Vous avés beau nous le dire, le Roi de Prusse a beau vous l'écrire, nous sommes toujours ici convaincus que nos amis les Russes ont gagné la bataille du 25, qu'ils se sont toujours maintenus sur leur champ de bataille, qu'ils y ont perdu 15 mil homes et le Roi de Prusse beaucoup au delà.
Lisés surtout la lettre du général Fermerà l'Impératrice sa Maitresse, elle est simple et a le caractère de la vérité. Je ne crois point du tout que Federic se croye à peu près au même état où il étoit avant cette funeste guerre.

J'ai fait remettre à l'abé Birague un exemplaire du livre de l'Esprit pour l'adresser à M. Tronchin en cas qu'il n'ait pas d'autre occasion de l'envoyer. J'y aurois joint celui de Jean Jaques parce qu'il est digne que vous le lisiés et qu'il y est fait mention particulière de vous et de nos plus célèbres auteurs. Mais comme il est imprimé en Hollande, j'ai jugé qu'il en avoit été envoyé à Geneve ainsi qu'à Paris. Nous savons bien ici que la Comédie se joüe dans les environs de la ste Cité, mais nous doutons fort qu'il s'établisse jamais un Théâtre dans la Ville. Jean Jâques s'y oppose avec beaucoup d'esprit, de savoir et de Dialectique, et ne paraphrasant au fond que ce que disoit Mad. de Lambert à sa fille, que si l'on en sortoit avec admiration pour la Vertu, ce n'étoit pas sans y prendre des impressions du Vice.

Je suis bien de votre avis qu'on n'a pas encor rendu à Loke toute l'estime qui lui est due. S'il a fallu qu'il s'étendit autant qu'il a fait pour confondre l'ignorance et la prévention de ses compatriotes, cela est devenu encor plus nécessaire pour les nôtres puisqu'Helvétius, l'abé de Condilhac et plusieurs hommes d'esprit ses Commentateurs ont peine à établir les vérités que ce grand homme a éclairci et sont persécutés comme ses Disciples.

M. Hume me paroit le plus distingué de tous. Cependt je trouve de l'inégalité dans ses ouvrages. Le cinqe vol. que j'ai leu dernièremt en contient plusieurs qui sont fort au dessous de l'hist. naturelle de la Religion. Il est plus serré que son Maitre. Aussi écrit il plus de soixante [ans] après lui, et pour des Lecteurs qui en ont été instruits.

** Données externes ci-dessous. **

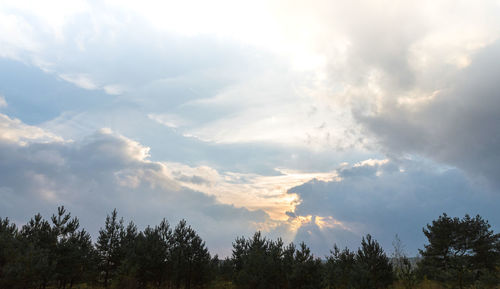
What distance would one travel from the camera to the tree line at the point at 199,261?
33500 mm

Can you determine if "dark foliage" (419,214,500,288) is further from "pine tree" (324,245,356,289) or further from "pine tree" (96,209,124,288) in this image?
"pine tree" (96,209,124,288)

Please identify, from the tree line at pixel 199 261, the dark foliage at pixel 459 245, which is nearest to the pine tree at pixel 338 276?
the tree line at pixel 199 261

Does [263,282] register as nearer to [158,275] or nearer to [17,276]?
[158,275]

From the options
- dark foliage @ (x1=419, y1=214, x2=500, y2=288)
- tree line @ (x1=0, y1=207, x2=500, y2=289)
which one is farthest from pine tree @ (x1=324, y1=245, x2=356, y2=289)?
dark foliage @ (x1=419, y1=214, x2=500, y2=288)

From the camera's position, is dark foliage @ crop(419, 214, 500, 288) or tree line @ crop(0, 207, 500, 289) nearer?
tree line @ crop(0, 207, 500, 289)

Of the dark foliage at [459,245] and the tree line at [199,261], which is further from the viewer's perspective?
the dark foliage at [459,245]

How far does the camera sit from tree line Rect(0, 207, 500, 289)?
110ft

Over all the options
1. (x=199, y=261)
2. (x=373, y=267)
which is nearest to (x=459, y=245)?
(x=373, y=267)

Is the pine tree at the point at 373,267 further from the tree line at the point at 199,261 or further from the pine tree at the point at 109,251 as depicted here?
the pine tree at the point at 109,251

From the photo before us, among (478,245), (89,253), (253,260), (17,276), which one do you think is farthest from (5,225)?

M. Gravelot m'a fait voir dix sept desseins pour décorer Madame Jeane qui m'ont paru très bien rendus, et qui m'annoncent en même tems beaucoup de changemts que vous y avés faits. J'en suis bien aise, car j'y reviens souvent pour me tenir en belle humeur.

Il n'i a je crois dans les M.S. Ménet que l'affaire des Strelits que vous excepterés. Que dites vous de l'attentat contre le Roi de Portugal? Nous en attendons des éclaircissements. Quelques uns des assassins sont arrêtés. Il avoit été saigné cinq fois au départ des Lettres qui nous l'ont apris. Il a déclaré la régence de la Reine qu'on dit être en grossesse. Le bruit courre aujourd'hui qu'il est mort.

Voici encor une triste et étrange nouvelle. On dit que le Roi d'Espagne a l'Esprit attaqué d'affoiblissemt et qu'il est question de l'engager à abdiquer, et à apeler Dom Carlos pour lui succéder. On craint que cet événement qui doit produire divers arrangemts ne nous cause encor d'autres guerres.

Le Cardinal de Bernis a receu la barrette du Roi avant son départ pour Fontainebleau, et on a sçu en même tems que le Cardl Archinto avoit été empoisoné, et étoit mort en sortant de table. On m'a dit qu'il paroissoit une vintgtne de Vers affreux contre le premier Cardinal et qu'on les attribuoit au Roi de Prusse.

Mad. la Duchesse Daiguillon et Mad. la Comtesse d'Egmont sont de retour, et j'ai apris que M. le Maréchal de Richelieu ne reviendra qu'au Printems. Mes Montmorencis resteront aussi tout l'hyver à Sedan où ils me font l'honeur de me souhaitter; mais vous auriés la préférence si je pouvois m'arracher de Paris où je suis autant en exercice que si je voyageois bien loin. Valé.